**WHAT TO PRODUCE**
Return exactly the lines below, starting with the one that has "The Great Pumpkin Framed Print" and going on through the one that has "七巧板手機套iphone6 /6s /7 /7plus /8 /8plus".

*** RECORDS PROVIDED ***

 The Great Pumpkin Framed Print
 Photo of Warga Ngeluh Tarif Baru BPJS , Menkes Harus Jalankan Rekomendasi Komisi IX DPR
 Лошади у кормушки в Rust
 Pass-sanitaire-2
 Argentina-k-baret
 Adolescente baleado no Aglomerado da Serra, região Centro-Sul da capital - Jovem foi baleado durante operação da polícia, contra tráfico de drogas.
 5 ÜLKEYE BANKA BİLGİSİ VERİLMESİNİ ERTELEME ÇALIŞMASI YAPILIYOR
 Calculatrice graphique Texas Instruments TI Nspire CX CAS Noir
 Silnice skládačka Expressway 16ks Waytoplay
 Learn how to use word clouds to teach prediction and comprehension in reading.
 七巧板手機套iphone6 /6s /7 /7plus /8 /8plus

*** End of RECORDS PROVIDED ***
*** RECORDS PROVIDED ***

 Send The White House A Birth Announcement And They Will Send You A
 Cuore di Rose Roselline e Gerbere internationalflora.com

*** End of RECORDS PROVIDED ***
*** RECORDS PROVIDED ***

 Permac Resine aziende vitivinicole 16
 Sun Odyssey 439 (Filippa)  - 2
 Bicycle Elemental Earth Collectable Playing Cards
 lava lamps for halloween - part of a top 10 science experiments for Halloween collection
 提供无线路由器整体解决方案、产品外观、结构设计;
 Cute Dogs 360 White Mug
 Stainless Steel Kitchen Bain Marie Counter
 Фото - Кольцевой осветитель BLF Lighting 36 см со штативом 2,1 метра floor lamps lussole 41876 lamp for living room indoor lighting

*** End of RECORDS PROVIDED ***

**EXERCISE RESULT**
 The Great Pumpkin Framed Print
 Photo of Warga Ngeluh Tarif Baru BPJS , Menkes Harus Jalankan Rekomendasi Komisi IX DPR
 Лошади у кормушки в Rust
 Pass-sanitaire-2
 Argentina-k-baret
 Adolescente baleado no Aglomerado da Serra, região Centro-Sul da capital - Jovem foi baleado durante operação da polícia, contra tráfico de drogas.
 5 ÜLKEYE BANKA BİLGİSİ VERİLMESİNİ ERTELEME ÇALIŞMASI YAPILIYOR
 Calculatrice graphique Texas Instruments TI Nspire CX CAS Noir
 Silnice skládačka Expressway 16ks Waytoplay
 Learn how to use word clouds to teach prediction and comprehension in reading.
 七巧板手機套iphone6 /6s /7 /7plus /8 /8plus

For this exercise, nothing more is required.